Tuesday, June 30, 2009

The Media Iron Curtain in Russia, The Third Deadliest Country for Journalists

In Russia, media censorship is taking place in the form of secret police intimidation and increasingly, the beatings and murders of those who dare to report on government wrongdoings.

Vyacheslav Yaroshenko, the former Editor on Chief of the Russian newspaper Koruptsiya i Kriminal, died yesterday after two months in a coma incurred from being beaten in front of his home. The authorities have refused to investigate the death, claiming first that Yaroshenko was in a street fight and then changing their story to later say he fell off a ladder.

The newspaper's name translates to Corruption and Crime and indeed Yaroshenko's paper dedicated itself to exposing government corruption and criminality among the Russian police.

"I don't have even the smallest doubt," said former colleague Sergey Sleptsov, about the possibility of government involvement in the death. "Our newspaper was published on eight pages; seven of them were allotted to corruption in the law enforcement structures." The paper intends to hold its own investigation into the death.

"There is an urgent need for an impartial investigation into all the circumstances of Yaroshenko’s death,” says Reporters Without Borders. “The Russian authorities cannot keep covering up crimes of violence against journalists by pretending they were accidents and leaving those responsible at large, completely unpunished.”

Russia is the third deadliest country in the world for journalists and the ninth worst in solving reporters' killings, according to CPJ.

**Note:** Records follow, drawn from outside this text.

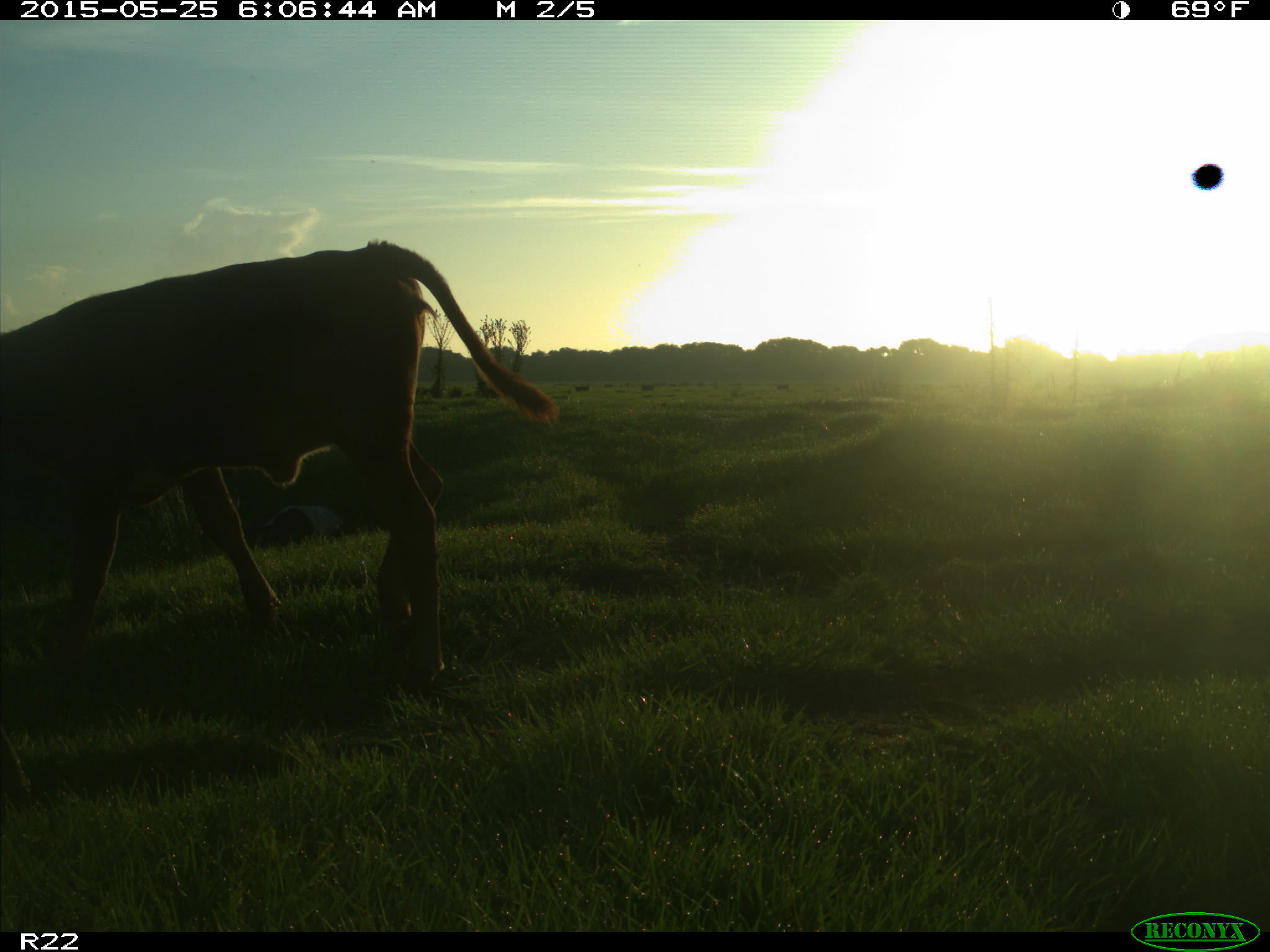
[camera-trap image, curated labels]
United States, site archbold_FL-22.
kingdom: Animalia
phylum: Chordata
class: Mammalia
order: Artiodactyla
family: Bovidae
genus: Bos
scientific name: Bos taurus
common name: domestic cow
Bos taurus (domestic cow).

His death comes just five days after a retrial was ordered in the killing of another Russian journalist, Anna Politkovskaya. Politkovskaya was a vocal Kremlin critic and in her case, the four men accused of killing her were originally acquitted and so far no investigation has been made into who ordered her killing.

Seventeen journalists have been murdered or died under suspicious circumstances since 2000 according to CPJ.